The language of the poem further reinforces the theme of discovery, while reinforcing the paradoxes present within those themes. The narrator invokes the lands of the Greeks, an astronomer discovering a new planet, and Cortez’s presence in the New World. At first, the language of the poem almost seems as if the narrator has experienced the land of Homer’s epics personally—perhaps to the point where he may actually be the subject of said poems. The flowery language seems to be evocative of an ancient epic, calling upon the “bards in fealty to Apollo” and “realms of gold.” But the mention of Homer, and later of Chapman, seems to break this illusion.
The narrator speaks of everything in such a literal fashion it is hard to determine; for example, the poem describes Chapman speaking “loud and bold” while referencing a new reading of his work. The poem thus uses language that would normally be ascribed to someone speaking to someone writing. Not only does he speak, he speaks out loud. By blurring the line between reading a text and hearing it spoken aloud, the poem reinforces how Chapman’s translation is like going to a place for the first time. This is the purpose that all of the ambiguities in the poem serve. Reading about a place is not the same as actually visiting a place, but by describing them in similar ways, the poem reinforces how amazing Chapman’s work actually was.

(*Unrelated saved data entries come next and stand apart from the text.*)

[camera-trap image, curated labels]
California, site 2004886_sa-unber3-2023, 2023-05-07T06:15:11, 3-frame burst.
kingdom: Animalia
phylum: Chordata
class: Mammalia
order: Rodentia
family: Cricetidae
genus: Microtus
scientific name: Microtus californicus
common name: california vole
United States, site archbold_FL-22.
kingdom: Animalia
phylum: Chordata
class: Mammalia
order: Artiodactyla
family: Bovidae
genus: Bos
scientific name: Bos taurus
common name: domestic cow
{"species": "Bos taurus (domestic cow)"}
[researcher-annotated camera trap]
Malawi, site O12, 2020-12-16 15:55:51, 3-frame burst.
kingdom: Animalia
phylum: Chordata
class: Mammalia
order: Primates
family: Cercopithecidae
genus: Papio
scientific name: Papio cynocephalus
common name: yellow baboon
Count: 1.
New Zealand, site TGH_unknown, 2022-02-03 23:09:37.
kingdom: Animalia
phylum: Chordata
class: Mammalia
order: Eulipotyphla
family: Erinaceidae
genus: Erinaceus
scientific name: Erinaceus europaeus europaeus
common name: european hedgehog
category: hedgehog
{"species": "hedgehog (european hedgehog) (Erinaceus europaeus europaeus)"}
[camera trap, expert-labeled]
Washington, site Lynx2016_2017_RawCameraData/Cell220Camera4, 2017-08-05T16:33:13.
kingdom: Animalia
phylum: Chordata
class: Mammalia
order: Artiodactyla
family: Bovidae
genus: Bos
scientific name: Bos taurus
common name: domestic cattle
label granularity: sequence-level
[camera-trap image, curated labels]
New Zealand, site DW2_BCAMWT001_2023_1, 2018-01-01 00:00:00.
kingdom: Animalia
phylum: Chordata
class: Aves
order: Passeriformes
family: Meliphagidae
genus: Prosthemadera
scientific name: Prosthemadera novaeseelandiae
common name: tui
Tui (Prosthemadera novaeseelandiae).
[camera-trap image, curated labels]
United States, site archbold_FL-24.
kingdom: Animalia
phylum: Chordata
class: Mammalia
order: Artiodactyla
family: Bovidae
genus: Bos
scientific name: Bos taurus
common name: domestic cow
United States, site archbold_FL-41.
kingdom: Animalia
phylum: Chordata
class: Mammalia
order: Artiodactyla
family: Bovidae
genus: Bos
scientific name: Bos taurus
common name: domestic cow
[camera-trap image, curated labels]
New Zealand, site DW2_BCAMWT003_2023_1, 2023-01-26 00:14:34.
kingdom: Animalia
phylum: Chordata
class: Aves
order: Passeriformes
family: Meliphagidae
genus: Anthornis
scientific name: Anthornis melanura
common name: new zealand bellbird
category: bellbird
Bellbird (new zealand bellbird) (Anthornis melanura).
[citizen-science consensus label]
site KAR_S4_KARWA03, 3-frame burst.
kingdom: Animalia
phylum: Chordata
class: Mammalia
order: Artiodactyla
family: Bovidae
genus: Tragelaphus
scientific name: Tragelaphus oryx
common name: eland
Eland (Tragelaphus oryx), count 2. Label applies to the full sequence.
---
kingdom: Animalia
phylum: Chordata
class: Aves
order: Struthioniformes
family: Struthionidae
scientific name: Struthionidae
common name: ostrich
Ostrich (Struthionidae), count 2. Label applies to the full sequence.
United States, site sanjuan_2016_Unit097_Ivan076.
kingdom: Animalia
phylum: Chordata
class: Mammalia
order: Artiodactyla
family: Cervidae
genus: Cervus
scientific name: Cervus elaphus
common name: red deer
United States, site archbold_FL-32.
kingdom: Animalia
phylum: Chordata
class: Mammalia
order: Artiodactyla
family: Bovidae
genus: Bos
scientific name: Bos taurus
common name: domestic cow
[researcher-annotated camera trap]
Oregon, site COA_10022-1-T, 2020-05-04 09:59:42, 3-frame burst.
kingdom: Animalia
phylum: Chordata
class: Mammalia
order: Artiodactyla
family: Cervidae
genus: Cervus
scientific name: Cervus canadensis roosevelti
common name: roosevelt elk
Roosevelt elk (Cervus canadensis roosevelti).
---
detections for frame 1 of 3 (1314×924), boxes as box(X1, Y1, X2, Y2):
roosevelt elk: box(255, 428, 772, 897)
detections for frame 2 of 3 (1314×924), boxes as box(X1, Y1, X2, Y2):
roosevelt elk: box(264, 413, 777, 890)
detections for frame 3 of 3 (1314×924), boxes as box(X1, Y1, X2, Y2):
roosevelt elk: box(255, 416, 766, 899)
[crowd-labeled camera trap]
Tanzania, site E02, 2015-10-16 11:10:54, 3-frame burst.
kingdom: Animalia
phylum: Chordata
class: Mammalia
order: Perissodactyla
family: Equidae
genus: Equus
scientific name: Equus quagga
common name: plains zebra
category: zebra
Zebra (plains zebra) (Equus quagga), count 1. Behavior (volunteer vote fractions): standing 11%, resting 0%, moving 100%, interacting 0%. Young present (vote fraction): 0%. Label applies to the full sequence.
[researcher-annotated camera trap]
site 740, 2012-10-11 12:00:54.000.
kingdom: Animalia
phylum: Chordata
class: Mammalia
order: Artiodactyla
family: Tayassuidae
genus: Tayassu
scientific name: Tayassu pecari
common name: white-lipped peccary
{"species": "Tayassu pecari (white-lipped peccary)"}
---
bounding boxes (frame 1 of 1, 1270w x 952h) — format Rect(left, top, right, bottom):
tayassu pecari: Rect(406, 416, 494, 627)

Discovery is the central factor of the poem “On First Looking into Chapman’s Homer.” The poet discovers new places, and discovers a new translation of Homer. Homer’s work is itself about discovery. All these different ideas are blurred together in order to reinforce how amazing the translation is, to the point where finding Chapman’s translation stands side by side with finding a new planet or a finding new continent.